She returned his smile. ‘Thanks for looking after the pets for me.’ She walked him to the door.
‘My pleasure.’ He moved with leashed vitality, grinning at her as they reached the door. ‘And I shall expect a full report on your dates this week,’ he derided. ‘And remember, as an honorary brother, I expect an invitation to the wedding,’ came his parting shot.
Christi watched him stride off down the corridor to the lift, returning his brief salute before the doors closed behind him.
Oh, she would honour the dates she had made with the three men while they were in the Lake District, but she knew with certainty that a wedding wouldn’t result from seeing any of them again.
How could she marry anyone when it was Lucas she loved, that she had always loved?
CHAPTER TWO
PERHAPS always was putting it a little strongly, but Christi had certainly loved Lucas from the time he had first introduced himself as her neighbour almost four years ago.
Her parents had only recently died, the full impact of that not hitting her until weeks later, and her move from her parents’ house to a smaller, more manageable apartment had been made with something like detachment. Certainly, it hadn’t been until some of the suitable furniture from her parents’ home was being moved into the apartment that she suddenly realised her mother would never be coming back to sit behind the delicate writing-table as she answered all her overdue correspondence, that her father—her dear, absent-minded father—wouldn’t ever again have a need for the display cabinet that had housed his most precious objects, those artefacts now given to museums, as he had requested they should be in his will.
But seeing all that furniture moved into these strange surroundings had been the end for her. She had run from the apartment with a choked cry, coming to an abrupt halt as she crashed into a hard, but somehow soft, wall. Lucas’s chest …
She had been eighteen years old, sheltered and cosseted all her life by over-indulgent parents, the men she had so far had in her life only a passing amusement at best. But, as she looked up into the harshly beautiful face of the man that held her so tightly against his chest, she had felt her heart leave her body and join with his. Not even a word had passed between them, but Christi knew she was looking into the face of the man she loved.
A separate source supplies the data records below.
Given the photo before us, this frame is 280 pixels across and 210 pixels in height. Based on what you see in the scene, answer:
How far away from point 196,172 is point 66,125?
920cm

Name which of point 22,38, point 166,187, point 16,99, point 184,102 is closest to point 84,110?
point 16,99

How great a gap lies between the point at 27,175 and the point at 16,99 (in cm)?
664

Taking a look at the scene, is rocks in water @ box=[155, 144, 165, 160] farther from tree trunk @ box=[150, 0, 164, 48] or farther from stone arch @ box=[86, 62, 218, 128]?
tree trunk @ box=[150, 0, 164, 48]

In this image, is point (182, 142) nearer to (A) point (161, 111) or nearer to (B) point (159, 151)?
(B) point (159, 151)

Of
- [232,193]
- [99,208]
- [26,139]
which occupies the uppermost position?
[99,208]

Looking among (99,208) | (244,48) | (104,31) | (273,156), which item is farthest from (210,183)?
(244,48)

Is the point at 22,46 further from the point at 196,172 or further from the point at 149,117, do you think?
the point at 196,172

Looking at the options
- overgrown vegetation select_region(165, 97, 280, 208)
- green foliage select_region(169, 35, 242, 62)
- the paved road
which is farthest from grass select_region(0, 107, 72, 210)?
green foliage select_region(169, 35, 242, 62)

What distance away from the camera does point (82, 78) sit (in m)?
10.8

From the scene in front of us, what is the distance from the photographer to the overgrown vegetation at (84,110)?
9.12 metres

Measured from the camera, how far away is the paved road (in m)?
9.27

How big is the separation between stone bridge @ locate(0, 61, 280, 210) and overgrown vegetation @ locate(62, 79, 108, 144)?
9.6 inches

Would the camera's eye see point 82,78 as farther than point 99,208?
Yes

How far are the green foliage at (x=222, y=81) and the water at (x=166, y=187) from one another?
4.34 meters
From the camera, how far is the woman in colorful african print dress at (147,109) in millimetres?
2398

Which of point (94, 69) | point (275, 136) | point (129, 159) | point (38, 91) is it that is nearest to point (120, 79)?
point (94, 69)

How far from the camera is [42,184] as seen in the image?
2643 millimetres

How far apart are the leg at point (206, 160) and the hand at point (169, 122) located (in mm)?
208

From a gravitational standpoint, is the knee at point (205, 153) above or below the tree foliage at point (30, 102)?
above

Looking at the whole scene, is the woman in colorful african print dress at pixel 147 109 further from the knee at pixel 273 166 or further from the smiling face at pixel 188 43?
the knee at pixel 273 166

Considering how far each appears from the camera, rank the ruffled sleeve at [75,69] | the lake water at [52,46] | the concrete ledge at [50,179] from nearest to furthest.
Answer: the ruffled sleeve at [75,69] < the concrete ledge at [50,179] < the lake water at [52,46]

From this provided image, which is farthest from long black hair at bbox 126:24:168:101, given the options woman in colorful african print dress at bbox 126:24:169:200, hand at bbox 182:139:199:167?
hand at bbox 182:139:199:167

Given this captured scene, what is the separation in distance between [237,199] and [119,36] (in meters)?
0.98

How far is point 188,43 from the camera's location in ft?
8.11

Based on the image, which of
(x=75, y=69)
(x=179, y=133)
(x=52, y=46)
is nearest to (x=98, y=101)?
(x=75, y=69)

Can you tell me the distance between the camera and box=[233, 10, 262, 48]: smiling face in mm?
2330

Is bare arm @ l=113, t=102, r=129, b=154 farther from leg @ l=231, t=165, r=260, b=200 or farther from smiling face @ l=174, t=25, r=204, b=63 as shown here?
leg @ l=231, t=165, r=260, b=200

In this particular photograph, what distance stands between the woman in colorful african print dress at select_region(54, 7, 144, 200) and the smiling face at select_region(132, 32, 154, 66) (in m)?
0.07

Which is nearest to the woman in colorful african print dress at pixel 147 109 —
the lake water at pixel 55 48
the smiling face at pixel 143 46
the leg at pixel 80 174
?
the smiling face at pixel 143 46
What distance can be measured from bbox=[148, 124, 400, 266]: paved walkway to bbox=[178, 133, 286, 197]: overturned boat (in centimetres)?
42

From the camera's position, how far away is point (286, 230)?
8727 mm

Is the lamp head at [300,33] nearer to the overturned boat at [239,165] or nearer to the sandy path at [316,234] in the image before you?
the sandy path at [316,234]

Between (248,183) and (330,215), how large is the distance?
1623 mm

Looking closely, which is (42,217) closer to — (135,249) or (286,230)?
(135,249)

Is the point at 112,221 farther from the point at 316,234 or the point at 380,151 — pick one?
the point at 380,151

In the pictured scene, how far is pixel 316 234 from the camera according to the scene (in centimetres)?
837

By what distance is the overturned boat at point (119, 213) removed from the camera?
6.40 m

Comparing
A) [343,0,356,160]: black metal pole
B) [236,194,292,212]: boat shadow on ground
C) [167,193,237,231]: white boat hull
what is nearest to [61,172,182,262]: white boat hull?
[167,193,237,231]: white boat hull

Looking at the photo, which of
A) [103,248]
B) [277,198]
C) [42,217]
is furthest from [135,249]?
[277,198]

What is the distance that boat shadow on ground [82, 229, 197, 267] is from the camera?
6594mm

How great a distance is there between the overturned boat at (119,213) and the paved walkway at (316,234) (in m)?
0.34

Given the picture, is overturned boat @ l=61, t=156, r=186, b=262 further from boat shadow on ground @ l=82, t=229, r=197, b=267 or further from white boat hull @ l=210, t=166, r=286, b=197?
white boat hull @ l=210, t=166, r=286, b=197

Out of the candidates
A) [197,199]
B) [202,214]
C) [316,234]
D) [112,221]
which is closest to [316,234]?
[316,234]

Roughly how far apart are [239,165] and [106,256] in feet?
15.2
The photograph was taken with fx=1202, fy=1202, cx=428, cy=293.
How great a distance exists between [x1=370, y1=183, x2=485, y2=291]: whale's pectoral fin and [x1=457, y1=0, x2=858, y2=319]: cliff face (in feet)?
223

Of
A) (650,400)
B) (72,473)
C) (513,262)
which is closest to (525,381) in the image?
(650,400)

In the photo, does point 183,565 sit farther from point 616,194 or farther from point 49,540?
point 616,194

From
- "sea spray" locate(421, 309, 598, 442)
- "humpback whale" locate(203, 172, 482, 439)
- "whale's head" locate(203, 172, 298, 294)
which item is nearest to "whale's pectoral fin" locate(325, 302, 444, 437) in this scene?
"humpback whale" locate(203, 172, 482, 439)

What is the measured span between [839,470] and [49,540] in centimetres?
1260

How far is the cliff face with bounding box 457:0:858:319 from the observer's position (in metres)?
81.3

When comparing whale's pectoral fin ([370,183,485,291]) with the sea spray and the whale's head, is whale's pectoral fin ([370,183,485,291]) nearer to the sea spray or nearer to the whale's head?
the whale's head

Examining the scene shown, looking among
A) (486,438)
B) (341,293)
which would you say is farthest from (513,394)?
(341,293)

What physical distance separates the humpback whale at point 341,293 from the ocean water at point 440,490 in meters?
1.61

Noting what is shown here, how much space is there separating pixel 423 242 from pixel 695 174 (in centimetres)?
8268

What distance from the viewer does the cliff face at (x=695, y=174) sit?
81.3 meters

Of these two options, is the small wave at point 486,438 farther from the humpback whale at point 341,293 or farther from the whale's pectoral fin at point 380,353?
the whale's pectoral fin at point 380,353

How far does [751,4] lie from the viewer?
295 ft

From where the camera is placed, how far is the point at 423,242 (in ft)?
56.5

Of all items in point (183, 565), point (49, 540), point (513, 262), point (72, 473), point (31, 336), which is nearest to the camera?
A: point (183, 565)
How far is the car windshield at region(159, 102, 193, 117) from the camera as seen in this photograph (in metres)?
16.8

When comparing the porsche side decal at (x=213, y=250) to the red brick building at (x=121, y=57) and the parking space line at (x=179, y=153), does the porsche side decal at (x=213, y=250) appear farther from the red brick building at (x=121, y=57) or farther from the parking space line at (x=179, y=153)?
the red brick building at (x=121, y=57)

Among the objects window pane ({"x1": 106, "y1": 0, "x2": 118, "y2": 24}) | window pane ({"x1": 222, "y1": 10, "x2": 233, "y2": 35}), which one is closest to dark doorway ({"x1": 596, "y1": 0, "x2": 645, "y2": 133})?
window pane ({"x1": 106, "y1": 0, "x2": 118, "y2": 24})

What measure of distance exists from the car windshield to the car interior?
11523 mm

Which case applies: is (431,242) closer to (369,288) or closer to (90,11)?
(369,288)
And when he had spoken it had been with gentle kindness, introducing himself as Lucas Kingsley, her new neighbour, insisting she join him in his apartment for a drink of some kind while the removal men finished bringing up her furniture.
Christi had felt wrapped in a protective glow, huskily explaining her recent loss, held tightly in his arms as she cried on his broad shoulder, her senses wallowing in the clean smell of him that was mingled with another smell that was all Lucas, a completely masculine aura that seduced and tempted, drawing her more fully into his spell.
He had left her only briefly, and that was to tip the removal men when they knocked on the door to say they had finished, returning instantly to take her in his arms once again.
But, during that time, or the many times afterwards when he had offered her the same comfort, it had never been the sort of embrace she wanted from him. He treated her more like the little sister he had never had, taking her firmly under his wing until she felt able to stand on her own two shaky feet, even then continuing to be the shoulder she could always cry on if she felt the need.
She had watched with dismay as first one woman entered his life, and then another, none of them lasting very long, all of them maintaining a friendship even once the relationship was over. With each new woman that entered his life, Christi lived in dread of this one being the one he decided to settle down with.
After two years of loving him that hopelessly, when it seemed he would never see her as more than the ‘little girl next door,’ she had decided something would have to be done to make him see she was all grown up now, a woman in every sense of the word. If she couldn’t have Lucas, she was going to make sure he saw her with enough men to be convinced of her maturity.
The next year had been full of those men, but, instead of Lucas accepting she was no longer a child, he had merely offered her his shoulder to cry on whenever one of those friendships broke up!
After more careful thought, she had decided that it had to be the fact that she still had a guardian, in the shape of her uncle Zach, that prevented Lucas seeing her maturity, and consequently her love for him. That decision had provoked an elaborate—and, she accepted now a ridiculous—plan, that would show her uncle just how adept she was at taking responsibility for her own life. The result of that had been her uncle and Dizzy—who she had somehow managed to persuade to enter into the madcap scheme to hoodwink her uncle—falling in love with each other, her uncle releasing his guardianship of her and her inheritance into her own control at twenty-one, instead of the twenty-five it could have been—and with Lucas’s attitude not changing towards her in the least!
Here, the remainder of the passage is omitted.